Tralasciando eventuali inadempienze poste in essere da questi ultimi - all'evidenza escluse dal presente thema decidendum - la P.L., nella sua qualità di datore di lavoro del C.A. e in virtù della posizione di garanzia conseguentemente rivestita, aveva degli specifici doveri di protezione e di prevenzione del suo dipendente certamente non venuti meno per il fatto che quest'ultimo avesse dovuto adempiere all'affidato compito di trasporto e scarico di pali ottagonali in cemento dell'ENEL presso i locali dell'altra ditta.
Appare giuridicamente corretta, allora, nonché espressiva di una valutazione coerente e logica, la conclusione con cui la Corte di appello ha ritenuto di poter configurare la penale responsabilità dell'imputata per violazione «del disposto di cui all'art. 71, comma 3, come sanzionato dall'art. 87, comma 4, lett. b), d.lgs. 81/2008, per avere omesso di adottare adeguate misure tecniche ed organizzative, meglio specificate nell'allegato VI del d.lgs. 81/2008, punti 1.1. e 1.2., al fine di ridurre al minimo i rischi connessi all'uso delle attrezzature di lavoro impiegate dal proprio dipendente, nonché di impedire che dette attrezzature potessero essere utilizzate per operazioni e secondo condizioni per le quali non risultassero adatte».
4.4. Neppure fondata, infine, è la doglianza con cui la P.L. ha ritenuto di riferire la verificazione dell'evento ad una condotta negligente ed imprudente posta in essere dal lavoratore, idonea ad interrompere il nesso di causalità, e quindi tale da elidere la riferibilità dell'evento alla condotta colposa dell'imputata.
La giurisprudenza di legittimità ha, infatti, reiteratamente osservato che il datore di lavoro, destinatario delle norme antinfortunistiche, è esonerato da responsabilità solo quando il comportamento del dipendente sia abnorme, dovendosi definire tale il comportamento imprudente del lavoratore che sia stato posto in essere da quest'ultimo del tutto autonomamente e in un ambito estraneo alle mansioni affidategli - e, pertanto, al di fuori di ogni prevedibilità per il datore di lavoro - o rientri nelle mansioni che gli sono proprie ma sia consistito in qualcosa radicalmente, ontologicamente, lontano dalle ipotizzabili e, quindi, prevedibili, imprudenti scelte del lavoratore nella esecuzione del lavoro (così, tra le tante, Sez. 4, n. 40164 del 03/06/2004, Giustiniani, Rv. 229564-01).
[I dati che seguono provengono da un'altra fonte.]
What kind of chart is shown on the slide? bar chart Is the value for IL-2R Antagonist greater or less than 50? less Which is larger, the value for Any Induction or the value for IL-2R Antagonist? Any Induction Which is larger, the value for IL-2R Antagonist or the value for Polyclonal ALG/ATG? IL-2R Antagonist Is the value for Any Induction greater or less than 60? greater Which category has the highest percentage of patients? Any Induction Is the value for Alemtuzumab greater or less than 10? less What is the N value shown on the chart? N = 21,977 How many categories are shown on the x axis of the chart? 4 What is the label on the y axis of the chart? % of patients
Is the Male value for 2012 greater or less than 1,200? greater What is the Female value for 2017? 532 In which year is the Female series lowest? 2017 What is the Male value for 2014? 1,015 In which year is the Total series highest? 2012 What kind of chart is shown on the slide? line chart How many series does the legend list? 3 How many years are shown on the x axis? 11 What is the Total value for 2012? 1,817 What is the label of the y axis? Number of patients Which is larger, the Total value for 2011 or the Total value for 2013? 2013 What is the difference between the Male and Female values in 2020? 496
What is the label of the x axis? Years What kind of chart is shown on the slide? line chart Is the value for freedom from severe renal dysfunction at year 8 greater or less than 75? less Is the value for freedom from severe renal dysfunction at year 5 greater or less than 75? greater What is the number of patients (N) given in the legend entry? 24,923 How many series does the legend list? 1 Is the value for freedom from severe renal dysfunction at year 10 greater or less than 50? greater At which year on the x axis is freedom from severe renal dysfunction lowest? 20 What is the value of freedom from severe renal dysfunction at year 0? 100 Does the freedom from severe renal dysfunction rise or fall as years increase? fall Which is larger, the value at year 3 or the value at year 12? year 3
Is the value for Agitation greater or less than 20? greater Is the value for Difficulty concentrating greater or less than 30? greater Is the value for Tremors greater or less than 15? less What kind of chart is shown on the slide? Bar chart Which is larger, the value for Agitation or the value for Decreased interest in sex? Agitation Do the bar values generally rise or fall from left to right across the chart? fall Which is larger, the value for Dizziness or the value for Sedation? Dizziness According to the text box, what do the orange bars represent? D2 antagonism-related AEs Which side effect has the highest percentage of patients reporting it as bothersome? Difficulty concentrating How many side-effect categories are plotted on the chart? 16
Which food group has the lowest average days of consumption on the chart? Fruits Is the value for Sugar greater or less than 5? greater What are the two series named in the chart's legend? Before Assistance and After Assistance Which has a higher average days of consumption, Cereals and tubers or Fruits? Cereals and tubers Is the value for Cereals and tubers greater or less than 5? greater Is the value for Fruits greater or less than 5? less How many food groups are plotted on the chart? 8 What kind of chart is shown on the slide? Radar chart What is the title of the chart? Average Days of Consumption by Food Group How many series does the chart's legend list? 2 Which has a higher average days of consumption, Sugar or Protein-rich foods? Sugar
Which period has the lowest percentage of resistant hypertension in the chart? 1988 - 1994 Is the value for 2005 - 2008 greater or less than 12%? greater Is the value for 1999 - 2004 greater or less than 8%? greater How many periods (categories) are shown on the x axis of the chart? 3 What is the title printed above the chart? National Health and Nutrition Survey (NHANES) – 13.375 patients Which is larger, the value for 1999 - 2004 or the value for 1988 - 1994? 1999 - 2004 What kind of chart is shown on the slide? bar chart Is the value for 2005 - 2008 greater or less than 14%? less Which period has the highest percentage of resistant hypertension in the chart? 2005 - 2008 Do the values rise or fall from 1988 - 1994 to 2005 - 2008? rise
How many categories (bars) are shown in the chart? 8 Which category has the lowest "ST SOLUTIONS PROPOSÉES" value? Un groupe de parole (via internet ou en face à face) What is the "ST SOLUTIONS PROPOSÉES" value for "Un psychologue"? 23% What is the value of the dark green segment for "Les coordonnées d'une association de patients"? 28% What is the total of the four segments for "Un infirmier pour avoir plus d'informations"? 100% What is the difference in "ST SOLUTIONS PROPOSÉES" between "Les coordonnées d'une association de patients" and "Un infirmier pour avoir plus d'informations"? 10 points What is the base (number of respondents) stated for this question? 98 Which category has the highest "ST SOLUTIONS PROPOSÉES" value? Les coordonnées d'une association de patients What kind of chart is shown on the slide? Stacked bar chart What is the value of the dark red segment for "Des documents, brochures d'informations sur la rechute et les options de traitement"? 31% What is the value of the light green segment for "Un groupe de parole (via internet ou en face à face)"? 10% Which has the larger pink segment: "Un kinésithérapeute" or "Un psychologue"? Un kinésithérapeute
Orbene, alla stregua di quanto adeguatamente valutato dai giudici di secondo grado, con motivazione del tutto logica e congrua - come tale non sindacabile da questa Corte di legittimità -, la condotta del lavoratore non poteva essere qualificata, nel caso di specie, come abnorme, «tenuto conto che la condotta posta in essere dal C.A. rientrava sempre nelle mansioni dal medesimo esercitate e nell'ambito del lavoro nello specifico attribuitogli, atteso che il lavoratore, al momento dell'incidente, stava svolgendo proprio le mansioni cui era addetto».

5. Il ricorso deve, conclusivamente, essere rigettato, con conseguente condanna della ricorrente, a norma dell'art. 616 cod. proc. pen., al pagamento delle spese processuali, nonché alla rifusione delle spese sostenute in questo giudizio di legittimità dalla costituita parte civile C.A., da liquidarsi in complessivi euro 3.000,00, oltre accessori come per legge.

 

P.Q.M.
 



Rigetta il ricorso e condanna la ricorrente al pagamento delle spese processuali, nonché alla rifusione delle spese sostenute dalla costituita parte civile C.A., liquidate in complessivi euro 3.000,00 oltre accessori come per legge.